Voicing opposition to U.S. policy on the day Washington announced a new raft of sanctions on Iran, the European Union reissued its Nov. 2 statement on Monday saying it was still setting up the so-called special purpose vehicle (SPV).
The European Union had hoped to ready its SPV, which is designed to circumvent the U.S. sanctions, by Monday’s sanctions announcement by the United States.
However, no EU country has so far volunteered to host the entity, the EU diplomats said. Several states have been asked by EU foreign policy chief Federica Mogherini to consider being the headquarters, as the bloc tries to uphold the arms control accord, which U.S. President Donald Trump withdrew from in May.
While the European Commission declined to comment on Monday, European Economic Affairs Commissioner Pierre Moscovici said “the European Union does not approve of” the reimposition of U.S. sanctions lifted under the 2015 nuclear deal.
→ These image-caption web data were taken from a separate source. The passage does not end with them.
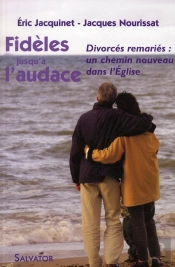 Fidèles Jusqu'À L'Audace ; Divorcés Remariés : Un Chemin Nouveau Dans L'Eglise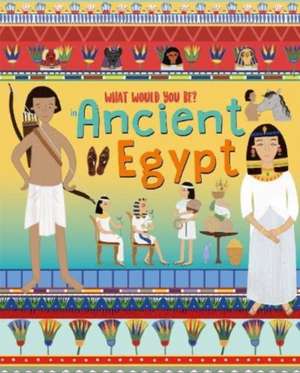 Owen, D: WHAT WOULD YOU BE IN ANCIENT EGYPT de David Owen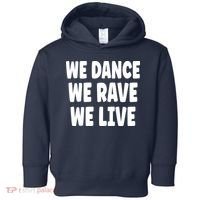 We Dance We Rave We Live Toddler Hoodie thumb 0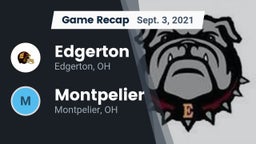 Recap: Edgerton  vs. Montpelier  2021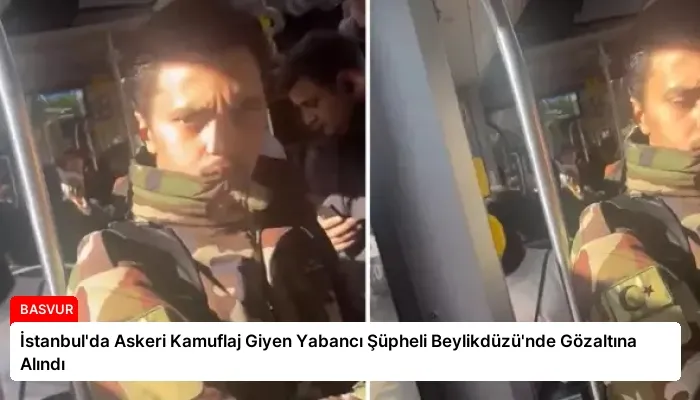 İstanbul’da Askeri Kamuflaj Giyen Yabancı Şüpheli Beylikdüzü’nde Gözaltına Alındı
Brian Hook, Washington’s special representative for Iran, underscored the risks for European companies, warning that any EU country hosting the SPV could potentially be sanctioned.
“The United States will not hesitate to sanction any sanctionable activity in connection with our Iran sanctions regime,” Hook told a telephone call with European reporters when asked about the vehicle.
The SPV, which could incorporate a barter system, aims to sidestep the U.S. financial system by using an EU intermediary to handle trade with Iran. It could ensure, for example, that Iranian oil bought by Europeans could be paid for with EU goods and services of the same value.
A senior French diplomat said Paris was confident the mechanism would be legally in place soon, but things needed to be fully cemented first.
“We hope the legal instruments will be put in place in the coming days. It will then be a few weeks or months to finalize its modalities, and its implementation will be during 2019,” he said. He added there was no way any trade with this mechanism could be done before year-end.
Hook said he had not seen demand from European companies to use the SPV because they preferred to invest in the United States.
“If you take a look at the over 100 corporations that have decided to choose the United States market over the Iranian market, they are not looking to avail themselves of any type of vehicle, they are very pleased to continue working with the United States,” he told reporters.
The EU, with support from China and Russia, hopes to keep Tehran in the nuclear non-proliferation deal by allowing trade to flow despite U.S. penalties.
The SPV will follow several other EU initiatives to try to shield European business with Iran from U.S. sanctions that Trump is reimposing, as he seeks to punish Tehran for what the West says is Iran’s role in the wars in Syria and Yemen.